# ADS 509 Module 1: APIs and Web Scraping

This notebook has two parts. In the first part, you will scrape lyrics from AZLyrics.com. In the second part, you'll run code that verifies the completeness of your data pull. 

For this assignment you have chosen two musical artists who have at least 20 songs with lyrics on AZLyrics.com. We start with pulling some information and analyzing them.


## General Assignment Instructions

These instructions are included in every assignment, to remind you of the coding standards for the class. Feel free to delete this cell after reading it. 

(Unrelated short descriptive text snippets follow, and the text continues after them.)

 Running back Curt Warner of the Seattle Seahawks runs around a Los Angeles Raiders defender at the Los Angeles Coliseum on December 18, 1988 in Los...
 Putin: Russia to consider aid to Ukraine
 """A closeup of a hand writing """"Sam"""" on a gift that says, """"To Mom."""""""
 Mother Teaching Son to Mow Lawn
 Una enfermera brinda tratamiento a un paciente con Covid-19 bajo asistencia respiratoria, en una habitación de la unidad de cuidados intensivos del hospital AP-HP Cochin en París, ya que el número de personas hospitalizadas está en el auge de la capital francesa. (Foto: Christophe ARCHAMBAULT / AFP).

One sign of mature code is conforming to a style guide. We recommend the [Google Python Style Guide](https://google.github.io/styleguide/pyguide.html). If you use a different style guide, please include a cell with a link. 

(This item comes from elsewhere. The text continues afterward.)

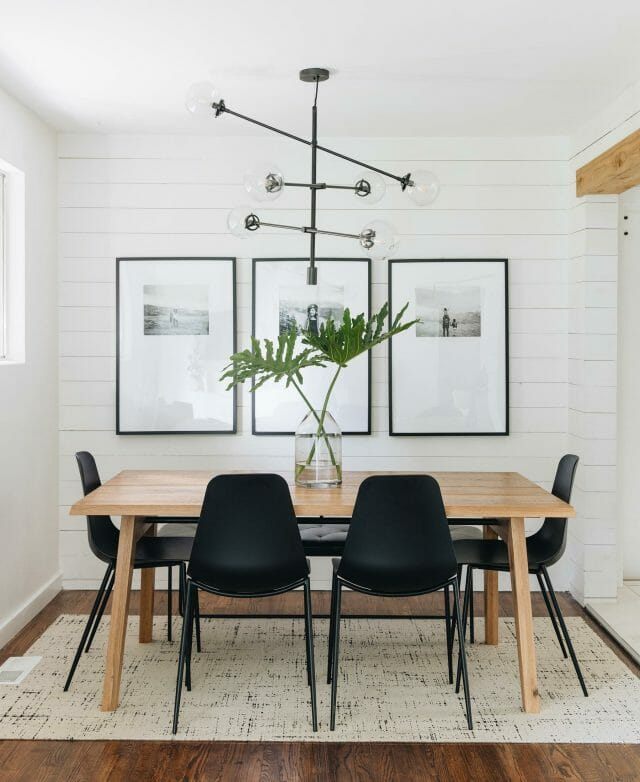 A dining room features black Svelti Dining Chairs and a wooden dining table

Your code should be relatively easy-to-read, sensibly commented, and clean. Writing code is a messy process, so please be sure to edit your final submission. Remove any cells that are not needed or parts of cells that contain unnecessary code. Remove inessential `import` statements and make sure that all such statements are moved into the designated cell. 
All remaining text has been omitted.